Intervention de Christophe Jacopin

Réunion du jeudi 9 février 2023 à 9h00
Commission d'enquête relative aux révélations des uber files : l'ubérisation, son lobbying et ses conséquences

Christophe Jacopin, président du GESCOP (GIE de coopératives de taxis) :

Le GESCOP regroupe trois coopératives de taxis représentant 1 000 sociétaires coopérateurs taxis parisiens. Il existe depuis 1978, date de l'ordonnance du général de Gaulle ayant permis la création de sociétés coopératives de production (SCOP).

Emmanuel Macron a toujours été un soutien à la société Uber et ne s'en est jamais caché. Je résumerai ici certains faits, qui sont davantage détaillés dans un document et un livre que je vous remettrai à l'issue de ma présentation ( Uber : la prédation en bande organisée, écrit par un journaliste indépendant).

En 2008, M. Macron a été le rapporteur de la commission Attali qui a préconisé la libéralisation des taxis.

En 2016, Uber Pop a été interdit en France par le Conseil constitutionnel et, en 2021, Uber France a été condamnée à réparer les préjudices moraux pour 910 chauffeurs sociétaires coopérateurs.

En 2015, l'association UFC-Que Choisir a relevé 22 clauses abusives et / ou illicites dans les conditions d'utilisation du service Uber et aucune déclaration n'a été faite à la CNIL.

En 2019, un rapport de l'IGAS (Inspection générale des affaires sociales) a signalé une convergence du taxi vers le VTC, ce qui nous pose des problèmes et interroge dès lors que le statut de VTC est précaire et n'est pas idéal.

En 2020, M. Macron, dans une vidéo lors de la journée internationale contre les violences faites aux femmes, cite en exemple Uber, alors que des agressions sexuelles avérées sont commises par des chauffeurs Uber, et que le secteur du taxi prenait déjà en charge à cette époque ces personnes fragiles.

En 2021, pour satisfaire les plateformes VTC (dont Uber en pénurie de chauffeurs), le Gouvernement a souhaité simplifier les conditions de l'examen pour les VTC, alors qu'il affichait déjà 80 % de réussite.

En 2021, le Gouvernement français a exercé une pression sur la Commission européenne pour éviter les requalifications en salariat des travailleurs et préserver le modèle économique voulu par les plateformes.

Ces éléments factuels interrogent donc sur l'intérêt de l'État à soutenir ces plateformes, au détriment des chauffeurs de taxi, qui payent leurs impôts, leurs taxes et leurs charges sociales.

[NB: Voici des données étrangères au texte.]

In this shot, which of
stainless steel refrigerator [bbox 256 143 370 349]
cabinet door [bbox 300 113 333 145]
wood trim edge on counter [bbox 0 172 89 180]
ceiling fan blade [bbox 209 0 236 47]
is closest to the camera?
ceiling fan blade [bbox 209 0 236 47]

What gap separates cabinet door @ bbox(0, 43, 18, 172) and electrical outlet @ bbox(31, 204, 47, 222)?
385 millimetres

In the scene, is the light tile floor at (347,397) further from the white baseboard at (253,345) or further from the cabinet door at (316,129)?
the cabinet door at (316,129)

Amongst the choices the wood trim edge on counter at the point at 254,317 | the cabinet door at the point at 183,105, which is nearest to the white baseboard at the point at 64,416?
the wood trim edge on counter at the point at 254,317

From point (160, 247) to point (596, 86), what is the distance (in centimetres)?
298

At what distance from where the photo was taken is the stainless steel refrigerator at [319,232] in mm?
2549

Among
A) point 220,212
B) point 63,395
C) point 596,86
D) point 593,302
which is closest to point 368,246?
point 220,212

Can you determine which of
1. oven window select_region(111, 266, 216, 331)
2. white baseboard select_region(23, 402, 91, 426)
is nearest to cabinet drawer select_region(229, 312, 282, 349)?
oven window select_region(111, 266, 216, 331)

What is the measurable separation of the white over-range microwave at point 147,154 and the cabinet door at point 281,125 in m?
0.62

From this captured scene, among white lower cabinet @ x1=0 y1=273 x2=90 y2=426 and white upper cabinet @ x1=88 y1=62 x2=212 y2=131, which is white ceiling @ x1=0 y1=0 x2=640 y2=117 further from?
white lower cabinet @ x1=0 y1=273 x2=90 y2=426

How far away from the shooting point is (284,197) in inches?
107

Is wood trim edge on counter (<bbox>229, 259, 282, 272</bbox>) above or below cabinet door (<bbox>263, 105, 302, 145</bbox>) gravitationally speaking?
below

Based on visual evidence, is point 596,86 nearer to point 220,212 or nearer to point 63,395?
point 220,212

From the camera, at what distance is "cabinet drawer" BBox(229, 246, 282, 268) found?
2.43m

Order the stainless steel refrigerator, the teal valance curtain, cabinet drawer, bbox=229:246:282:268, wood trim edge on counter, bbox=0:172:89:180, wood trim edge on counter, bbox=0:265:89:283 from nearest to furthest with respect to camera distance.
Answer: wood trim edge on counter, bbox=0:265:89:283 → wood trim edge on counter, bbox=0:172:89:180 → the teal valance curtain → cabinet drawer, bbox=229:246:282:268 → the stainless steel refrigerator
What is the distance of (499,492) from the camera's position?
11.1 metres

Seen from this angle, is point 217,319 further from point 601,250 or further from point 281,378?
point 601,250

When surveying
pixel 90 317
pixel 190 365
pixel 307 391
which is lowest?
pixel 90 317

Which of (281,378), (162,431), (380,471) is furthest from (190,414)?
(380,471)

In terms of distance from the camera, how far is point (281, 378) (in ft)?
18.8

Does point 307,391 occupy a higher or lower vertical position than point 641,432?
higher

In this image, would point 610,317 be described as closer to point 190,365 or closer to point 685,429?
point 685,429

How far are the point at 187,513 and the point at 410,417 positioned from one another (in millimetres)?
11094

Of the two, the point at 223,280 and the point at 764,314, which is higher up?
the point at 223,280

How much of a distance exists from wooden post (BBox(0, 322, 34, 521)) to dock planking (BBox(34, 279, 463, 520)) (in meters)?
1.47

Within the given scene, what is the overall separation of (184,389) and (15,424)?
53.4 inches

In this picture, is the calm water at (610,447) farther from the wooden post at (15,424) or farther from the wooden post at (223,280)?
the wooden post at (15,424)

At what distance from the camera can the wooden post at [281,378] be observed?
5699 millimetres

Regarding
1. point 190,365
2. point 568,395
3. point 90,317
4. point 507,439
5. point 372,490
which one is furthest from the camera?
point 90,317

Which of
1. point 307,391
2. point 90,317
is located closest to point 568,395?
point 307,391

Les pratiques prédatrices d'Uber pour déstabiliser un marché ne sont-elles pas anticoncurrentielles ? En effet, Uber propose à longueur d'année des promotions aux clients ou aux chauffeurs, ce qui déstabilise totalement notre secteur d'activité. Pourquoi aucune enquête n'a-t-elle été diligentée par la direction générale de la concurrence, de la consommation et de la répression des fraudes (DGCCRF) ou par le ministère de l'Économie ? Pourquoi l'État laisse-t-il faire Uber en toute impunité alors que toute autre société commerciale serait « épinglée » ?

Comment expliquer que M. Macron, alors ministre de l'Économie, ait pu, comme le Gouvernement actuel, prôner comme modèle de réussite une société qui réalise des pertes « colossales » depuis des années ?

L'ensemble des syndicats avaient adressé à M. Philippe, puis à M. Castex, alors Premiers ministres, un courrier commun concernant la pénibilité de notre secteur d'activité, prouvée par de nombreuses études : aucune réponse ne nous a été adressée en retour. Nous ne sommes pas pris en considération.

Le millier de chauffeurs de taxis que je représente sont des entrepreneurs qui font travailler plus d'une centaine de personnes. Ils paient des impôts et des taxes ; délivrent une mission de service au public. Voir un représentant de l'État privilégier des sociétés prédatrices, sans morale, qui bafouent les lois françaises, pratiquent l'évasion fiscale et fragilisent notre système de protection sociale, constitue une atteinte profonde aux valeurs de tout citoyen.

Nous espérons que cette enquête parlementaire permettra de mettre en lumière les facilités dont Uber a bénéficié au détriment des autres acteurs économiques.

Uber n'est cependant que « la partie visible de l'iceberg » : d'autres plateformes font la même chose dans d'autres secteurs d'activité. Ce type de prédateurs envahit toute l'Europe et nous devons nous en prémunir pour préserver notre dynamisme économique.